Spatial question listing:
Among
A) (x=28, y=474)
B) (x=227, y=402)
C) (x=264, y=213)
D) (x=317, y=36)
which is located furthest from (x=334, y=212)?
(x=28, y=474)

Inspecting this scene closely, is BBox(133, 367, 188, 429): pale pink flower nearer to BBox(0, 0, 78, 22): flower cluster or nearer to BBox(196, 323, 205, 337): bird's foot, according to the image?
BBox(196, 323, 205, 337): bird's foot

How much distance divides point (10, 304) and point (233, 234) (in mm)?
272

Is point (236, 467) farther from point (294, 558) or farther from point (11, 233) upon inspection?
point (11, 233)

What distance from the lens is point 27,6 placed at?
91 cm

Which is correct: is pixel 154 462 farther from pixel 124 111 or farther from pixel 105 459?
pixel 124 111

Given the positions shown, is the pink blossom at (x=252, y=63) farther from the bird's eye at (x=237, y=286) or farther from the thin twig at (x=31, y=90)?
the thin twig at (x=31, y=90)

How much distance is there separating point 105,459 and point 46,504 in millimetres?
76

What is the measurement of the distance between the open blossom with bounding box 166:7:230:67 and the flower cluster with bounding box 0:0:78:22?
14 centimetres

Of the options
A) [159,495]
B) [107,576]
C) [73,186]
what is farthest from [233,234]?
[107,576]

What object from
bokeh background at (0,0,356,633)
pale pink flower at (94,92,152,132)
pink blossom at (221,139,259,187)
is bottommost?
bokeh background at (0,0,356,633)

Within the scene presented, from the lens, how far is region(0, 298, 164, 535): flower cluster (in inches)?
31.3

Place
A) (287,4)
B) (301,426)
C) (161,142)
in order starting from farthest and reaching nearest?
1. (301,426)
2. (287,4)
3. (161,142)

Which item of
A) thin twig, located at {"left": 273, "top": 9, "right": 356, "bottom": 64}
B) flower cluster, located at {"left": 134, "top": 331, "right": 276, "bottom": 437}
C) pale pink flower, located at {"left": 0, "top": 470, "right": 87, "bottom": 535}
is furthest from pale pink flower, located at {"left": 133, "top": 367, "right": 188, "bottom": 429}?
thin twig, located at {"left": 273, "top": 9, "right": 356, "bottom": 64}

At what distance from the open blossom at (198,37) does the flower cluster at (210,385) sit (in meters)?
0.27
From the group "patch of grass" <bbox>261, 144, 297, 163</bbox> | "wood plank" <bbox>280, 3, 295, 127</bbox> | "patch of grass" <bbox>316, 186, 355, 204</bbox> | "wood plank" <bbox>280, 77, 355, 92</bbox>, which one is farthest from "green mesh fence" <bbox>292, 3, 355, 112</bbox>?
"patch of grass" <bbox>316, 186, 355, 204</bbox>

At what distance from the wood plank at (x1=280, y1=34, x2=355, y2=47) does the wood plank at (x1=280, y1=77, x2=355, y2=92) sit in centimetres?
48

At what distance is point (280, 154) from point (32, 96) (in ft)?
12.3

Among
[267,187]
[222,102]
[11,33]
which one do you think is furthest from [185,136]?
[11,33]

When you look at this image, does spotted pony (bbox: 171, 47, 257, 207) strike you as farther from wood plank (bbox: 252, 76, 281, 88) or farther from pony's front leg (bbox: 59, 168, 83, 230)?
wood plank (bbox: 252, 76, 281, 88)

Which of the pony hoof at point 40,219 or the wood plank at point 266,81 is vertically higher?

What you will do:
Rewrite the listing with each instance of "open blossom" replaced by "open flower". Keep everything else unchanged.

Response to this exercise:
Among
A) (x=28, y=474)
B) (x=227, y=402)
C) (x=264, y=213)
D) (x=317, y=36)
which is located furthest from (x=334, y=212)?
(x=28, y=474)

Inspecting this scene closely, is BBox(133, 367, 188, 429): pale pink flower nearer to BBox(0, 0, 78, 22): flower cluster or nearer to BBox(196, 323, 205, 337): bird's foot, according to the image?
BBox(196, 323, 205, 337): bird's foot

How much distance divides point (10, 304) and point (233, 234) (in mm)?
272

Is point (236, 467) farther from point (294, 558) or farther from point (11, 233) upon inspection?
point (11, 233)

What distance from the lens is point 27,6 placed at?
91 cm

Which is correct: is pixel 154 462 farther from pixel 124 111 or farther from pixel 105 459?
pixel 124 111

Given the positions shown, is the pink blossom at (x=252, y=63) farther from the bird's eye at (x=237, y=286) or farther from the thin twig at (x=31, y=90)?
the thin twig at (x=31, y=90)

How much distance is there separating point 105,459 and point 46,504 in millimetres?
76

What is the measurement of the distance between the open flower with bounding box 166:7:230:67 and the flower cluster with bounding box 0:0:78:22?
14 centimetres

Of the options
A) [159,495]
B) [107,576]
C) [73,186]
what is farthest from [233,234]?
[107,576]

What object from
bokeh background at (0,0,356,633)
pale pink flower at (94,92,152,132)
pink blossom at (221,139,259,187)
is bottommost?
bokeh background at (0,0,356,633)

Within the scene presented, from the lens, how far is region(0, 298, 164, 535): flower cluster (in inches)?
31.3

Place
A) (287,4)
B) (301,426)
C) (161,142)
in order starting from farthest and reaching nearest?
1. (301,426)
2. (287,4)
3. (161,142)

Which item of
A) thin twig, located at {"left": 273, "top": 9, "right": 356, "bottom": 64}
B) flower cluster, located at {"left": 134, "top": 331, "right": 276, "bottom": 437}
C) pale pink flower, located at {"left": 0, "top": 470, "right": 87, "bottom": 535}
is furthest from pale pink flower, located at {"left": 133, "top": 367, "right": 188, "bottom": 429}?
thin twig, located at {"left": 273, "top": 9, "right": 356, "bottom": 64}

At what distance from the open flower at (198,37) does the flower cluster at (210,385) sit (in meters)?
0.27
From the group "patch of grass" <bbox>261, 144, 297, 163</bbox> | "wood plank" <bbox>280, 3, 295, 127</bbox> | "patch of grass" <bbox>316, 186, 355, 204</bbox> | "wood plank" <bbox>280, 77, 355, 92</bbox>, which one is farthest from "green mesh fence" <bbox>292, 3, 355, 112</bbox>?
"patch of grass" <bbox>316, 186, 355, 204</bbox>

At what distance from the wood plank at (x1=280, y1=34, x2=355, y2=47) does the wood plank at (x1=280, y1=77, x2=355, y2=92) sit in centimetres?
48

At what distance is point (280, 154) from point (32, 96) (in ft)?
12.3

Among
[267,187]
[222,102]
[11,33]
which one do you think is furthest from [185,136]?
[11,33]

When you look at this image, does spotted pony (bbox: 171, 47, 257, 207) strike you as farther from wood plank (bbox: 252, 76, 281, 88) or farther from pony's front leg (bbox: 59, 168, 83, 230)?
wood plank (bbox: 252, 76, 281, 88)

Which of the pony hoof at point 40,219 or the wood plank at point 266,81 is vertically higher?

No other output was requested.